__Given problem__. In the listing below, locate the line containing "Is sponsor decal"; reproduce that line and all lines that follow it, unchanged.
▬▬▬
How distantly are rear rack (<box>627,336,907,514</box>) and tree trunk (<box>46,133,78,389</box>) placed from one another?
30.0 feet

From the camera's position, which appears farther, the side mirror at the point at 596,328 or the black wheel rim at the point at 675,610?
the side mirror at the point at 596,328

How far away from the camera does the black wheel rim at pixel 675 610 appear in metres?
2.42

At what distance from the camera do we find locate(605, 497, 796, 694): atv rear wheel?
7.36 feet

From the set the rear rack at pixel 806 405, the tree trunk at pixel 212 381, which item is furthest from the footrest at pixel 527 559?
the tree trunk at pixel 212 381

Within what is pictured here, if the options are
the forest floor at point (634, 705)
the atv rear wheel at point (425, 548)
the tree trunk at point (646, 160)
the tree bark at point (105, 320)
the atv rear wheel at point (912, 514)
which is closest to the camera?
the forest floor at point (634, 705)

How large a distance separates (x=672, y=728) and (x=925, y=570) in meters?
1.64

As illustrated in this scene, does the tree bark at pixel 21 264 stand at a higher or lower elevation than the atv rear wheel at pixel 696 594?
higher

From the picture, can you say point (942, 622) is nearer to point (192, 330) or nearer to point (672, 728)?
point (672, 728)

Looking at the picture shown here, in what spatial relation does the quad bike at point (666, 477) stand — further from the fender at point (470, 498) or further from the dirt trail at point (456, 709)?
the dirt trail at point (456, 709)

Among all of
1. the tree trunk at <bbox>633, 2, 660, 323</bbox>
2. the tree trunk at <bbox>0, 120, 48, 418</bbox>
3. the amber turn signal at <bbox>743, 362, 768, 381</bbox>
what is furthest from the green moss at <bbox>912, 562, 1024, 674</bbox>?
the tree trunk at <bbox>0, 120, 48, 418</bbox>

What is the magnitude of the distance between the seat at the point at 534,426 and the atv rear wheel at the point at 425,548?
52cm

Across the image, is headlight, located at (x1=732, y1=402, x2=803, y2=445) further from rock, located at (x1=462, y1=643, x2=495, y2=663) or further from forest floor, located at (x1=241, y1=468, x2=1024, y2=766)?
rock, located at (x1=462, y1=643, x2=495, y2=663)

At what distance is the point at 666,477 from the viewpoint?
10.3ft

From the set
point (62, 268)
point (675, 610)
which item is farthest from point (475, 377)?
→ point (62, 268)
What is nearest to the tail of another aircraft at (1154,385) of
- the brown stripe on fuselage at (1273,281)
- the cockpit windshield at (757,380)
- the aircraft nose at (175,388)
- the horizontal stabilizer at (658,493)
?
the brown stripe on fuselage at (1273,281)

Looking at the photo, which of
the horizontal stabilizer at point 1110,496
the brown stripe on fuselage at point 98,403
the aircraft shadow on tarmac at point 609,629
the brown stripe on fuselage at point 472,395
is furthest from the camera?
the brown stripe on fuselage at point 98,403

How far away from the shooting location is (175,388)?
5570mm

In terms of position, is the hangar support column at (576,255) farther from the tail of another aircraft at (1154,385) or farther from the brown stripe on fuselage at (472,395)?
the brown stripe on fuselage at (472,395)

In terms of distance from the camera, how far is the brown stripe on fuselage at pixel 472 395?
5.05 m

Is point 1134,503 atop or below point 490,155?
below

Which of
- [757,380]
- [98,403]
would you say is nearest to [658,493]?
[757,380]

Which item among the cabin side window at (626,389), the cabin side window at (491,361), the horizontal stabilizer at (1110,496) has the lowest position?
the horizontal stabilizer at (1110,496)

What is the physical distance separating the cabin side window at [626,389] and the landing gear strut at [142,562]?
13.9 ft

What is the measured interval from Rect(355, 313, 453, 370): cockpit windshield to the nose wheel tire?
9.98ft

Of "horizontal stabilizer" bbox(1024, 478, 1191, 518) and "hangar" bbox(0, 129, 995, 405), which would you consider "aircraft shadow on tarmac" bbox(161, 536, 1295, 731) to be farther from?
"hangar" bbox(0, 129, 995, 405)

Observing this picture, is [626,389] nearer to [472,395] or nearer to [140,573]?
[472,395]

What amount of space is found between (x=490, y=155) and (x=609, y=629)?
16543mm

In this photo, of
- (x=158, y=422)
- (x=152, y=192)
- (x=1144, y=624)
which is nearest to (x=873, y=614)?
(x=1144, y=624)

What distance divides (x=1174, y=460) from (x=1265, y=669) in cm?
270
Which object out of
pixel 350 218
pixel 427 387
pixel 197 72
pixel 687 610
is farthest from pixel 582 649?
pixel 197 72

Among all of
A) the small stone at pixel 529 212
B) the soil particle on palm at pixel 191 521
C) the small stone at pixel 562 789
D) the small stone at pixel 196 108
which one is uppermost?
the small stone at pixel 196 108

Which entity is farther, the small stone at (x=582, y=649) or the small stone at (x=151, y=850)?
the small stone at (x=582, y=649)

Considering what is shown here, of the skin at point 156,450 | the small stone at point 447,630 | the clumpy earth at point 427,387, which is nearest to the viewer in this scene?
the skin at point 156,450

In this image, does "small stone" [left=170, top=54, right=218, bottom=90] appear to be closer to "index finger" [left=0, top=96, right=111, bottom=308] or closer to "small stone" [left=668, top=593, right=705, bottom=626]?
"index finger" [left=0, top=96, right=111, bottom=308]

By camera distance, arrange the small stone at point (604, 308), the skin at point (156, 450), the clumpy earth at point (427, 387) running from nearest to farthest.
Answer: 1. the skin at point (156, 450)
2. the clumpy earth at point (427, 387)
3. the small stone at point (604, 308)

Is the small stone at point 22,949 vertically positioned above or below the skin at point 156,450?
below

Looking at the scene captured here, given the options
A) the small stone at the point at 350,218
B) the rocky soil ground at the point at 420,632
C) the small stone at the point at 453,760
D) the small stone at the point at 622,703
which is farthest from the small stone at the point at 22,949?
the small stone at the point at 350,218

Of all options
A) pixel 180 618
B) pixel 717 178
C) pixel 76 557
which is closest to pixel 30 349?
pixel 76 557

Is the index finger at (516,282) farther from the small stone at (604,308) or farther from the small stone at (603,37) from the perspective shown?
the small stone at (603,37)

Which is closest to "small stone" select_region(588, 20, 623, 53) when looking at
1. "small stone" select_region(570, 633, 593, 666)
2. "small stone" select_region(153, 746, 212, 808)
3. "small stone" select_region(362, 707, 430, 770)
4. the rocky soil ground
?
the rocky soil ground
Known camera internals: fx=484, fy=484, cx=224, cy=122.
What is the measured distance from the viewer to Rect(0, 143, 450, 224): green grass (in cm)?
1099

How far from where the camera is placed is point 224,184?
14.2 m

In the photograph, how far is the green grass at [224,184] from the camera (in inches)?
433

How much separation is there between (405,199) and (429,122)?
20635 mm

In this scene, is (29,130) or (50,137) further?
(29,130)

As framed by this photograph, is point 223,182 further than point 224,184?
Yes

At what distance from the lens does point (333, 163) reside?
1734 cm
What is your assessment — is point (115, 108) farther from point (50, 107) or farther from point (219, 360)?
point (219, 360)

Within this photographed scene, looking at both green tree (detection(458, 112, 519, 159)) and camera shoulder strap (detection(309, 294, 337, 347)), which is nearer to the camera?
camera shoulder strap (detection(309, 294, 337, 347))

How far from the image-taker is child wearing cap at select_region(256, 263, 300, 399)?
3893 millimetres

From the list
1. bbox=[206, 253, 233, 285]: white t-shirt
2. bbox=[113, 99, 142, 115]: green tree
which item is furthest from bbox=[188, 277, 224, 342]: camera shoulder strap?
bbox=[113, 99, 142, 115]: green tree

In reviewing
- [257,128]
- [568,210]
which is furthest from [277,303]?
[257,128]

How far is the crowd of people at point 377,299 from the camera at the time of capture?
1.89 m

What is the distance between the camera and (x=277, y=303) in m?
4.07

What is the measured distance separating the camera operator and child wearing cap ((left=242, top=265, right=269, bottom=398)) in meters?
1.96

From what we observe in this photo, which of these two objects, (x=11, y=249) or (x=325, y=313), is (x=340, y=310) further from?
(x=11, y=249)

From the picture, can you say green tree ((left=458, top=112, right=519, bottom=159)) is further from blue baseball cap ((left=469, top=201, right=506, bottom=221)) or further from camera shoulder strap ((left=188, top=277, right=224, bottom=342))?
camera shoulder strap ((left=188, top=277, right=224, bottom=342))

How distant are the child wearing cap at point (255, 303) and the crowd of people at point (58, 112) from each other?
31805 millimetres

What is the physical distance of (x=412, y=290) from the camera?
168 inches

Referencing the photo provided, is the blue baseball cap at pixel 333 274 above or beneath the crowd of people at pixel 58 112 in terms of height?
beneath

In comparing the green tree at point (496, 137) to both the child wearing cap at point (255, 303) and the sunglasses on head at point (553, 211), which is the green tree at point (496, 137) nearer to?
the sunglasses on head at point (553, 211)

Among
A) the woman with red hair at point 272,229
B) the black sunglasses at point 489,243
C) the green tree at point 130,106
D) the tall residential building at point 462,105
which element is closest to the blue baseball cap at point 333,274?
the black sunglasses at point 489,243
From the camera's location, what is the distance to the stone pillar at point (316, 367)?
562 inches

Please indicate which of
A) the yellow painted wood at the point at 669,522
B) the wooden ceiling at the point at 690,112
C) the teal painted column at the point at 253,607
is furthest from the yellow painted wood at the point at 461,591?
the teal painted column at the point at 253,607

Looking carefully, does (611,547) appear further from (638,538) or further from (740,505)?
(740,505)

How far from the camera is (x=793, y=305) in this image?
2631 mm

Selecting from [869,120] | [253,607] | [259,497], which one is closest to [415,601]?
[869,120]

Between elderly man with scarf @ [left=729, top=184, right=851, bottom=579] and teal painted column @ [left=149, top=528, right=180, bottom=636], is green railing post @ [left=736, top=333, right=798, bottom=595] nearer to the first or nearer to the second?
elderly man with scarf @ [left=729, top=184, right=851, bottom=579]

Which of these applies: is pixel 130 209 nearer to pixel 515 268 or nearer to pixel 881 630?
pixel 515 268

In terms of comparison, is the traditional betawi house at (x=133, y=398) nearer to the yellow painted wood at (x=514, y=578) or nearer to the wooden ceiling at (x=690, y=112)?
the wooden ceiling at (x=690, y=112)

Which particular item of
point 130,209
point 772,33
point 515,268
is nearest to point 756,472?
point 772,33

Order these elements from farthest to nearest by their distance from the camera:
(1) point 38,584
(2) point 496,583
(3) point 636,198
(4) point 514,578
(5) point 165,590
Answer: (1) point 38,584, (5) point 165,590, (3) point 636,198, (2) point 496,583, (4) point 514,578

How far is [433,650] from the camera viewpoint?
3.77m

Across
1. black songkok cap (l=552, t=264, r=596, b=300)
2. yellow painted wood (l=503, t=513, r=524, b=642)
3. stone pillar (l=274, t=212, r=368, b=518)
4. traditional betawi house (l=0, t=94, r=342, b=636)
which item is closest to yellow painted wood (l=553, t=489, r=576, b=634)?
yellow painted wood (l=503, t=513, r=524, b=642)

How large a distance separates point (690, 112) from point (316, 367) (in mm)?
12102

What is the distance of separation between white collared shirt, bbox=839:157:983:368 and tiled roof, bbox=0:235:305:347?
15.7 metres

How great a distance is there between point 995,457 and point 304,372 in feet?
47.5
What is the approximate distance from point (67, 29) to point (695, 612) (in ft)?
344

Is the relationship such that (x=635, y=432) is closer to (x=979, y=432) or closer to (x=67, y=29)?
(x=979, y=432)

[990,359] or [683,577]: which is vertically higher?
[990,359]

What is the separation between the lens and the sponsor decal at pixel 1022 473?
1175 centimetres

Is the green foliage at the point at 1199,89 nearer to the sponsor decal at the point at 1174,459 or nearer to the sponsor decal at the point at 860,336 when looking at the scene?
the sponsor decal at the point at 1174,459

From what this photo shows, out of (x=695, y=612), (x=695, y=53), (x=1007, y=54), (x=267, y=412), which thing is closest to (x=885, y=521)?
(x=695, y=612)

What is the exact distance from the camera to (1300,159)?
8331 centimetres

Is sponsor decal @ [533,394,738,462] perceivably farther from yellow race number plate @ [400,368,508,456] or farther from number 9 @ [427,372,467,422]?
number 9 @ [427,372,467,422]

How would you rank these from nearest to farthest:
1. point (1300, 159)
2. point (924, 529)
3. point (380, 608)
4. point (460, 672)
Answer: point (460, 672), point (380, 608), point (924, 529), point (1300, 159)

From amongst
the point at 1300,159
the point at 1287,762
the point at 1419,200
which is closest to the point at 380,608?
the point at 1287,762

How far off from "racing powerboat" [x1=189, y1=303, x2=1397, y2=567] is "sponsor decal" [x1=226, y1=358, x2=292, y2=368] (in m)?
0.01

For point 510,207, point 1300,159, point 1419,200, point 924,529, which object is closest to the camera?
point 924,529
▬▬▬
__Complete answer__.
Is sponsor decal @ [533,394,738,462] perceivably farther from yellow race number plate @ [400,368,508,456] or farther from number 9 @ [427,372,467,422]?
number 9 @ [427,372,467,422]

How would you rank these from nearest to farthest:
1. point (1300, 159)
2. point (924, 529)
3. point (380, 608)
4. point (460, 672)
Answer: point (460, 672), point (380, 608), point (924, 529), point (1300, 159)

From amongst
the point at 1300,159
the point at 1287,762
the point at 1419,200
which is closest to the point at 380,608?
the point at 1287,762

How far off from "racing powerboat" [x1=189, y1=303, x2=1397, y2=567] is "sponsor decal" [x1=226, y1=358, x2=292, y2=368] (in m)?
0.01

For point 510,207, point 1300,159, point 1419,200, point 924,529, which object is closest to the camera?
point 924,529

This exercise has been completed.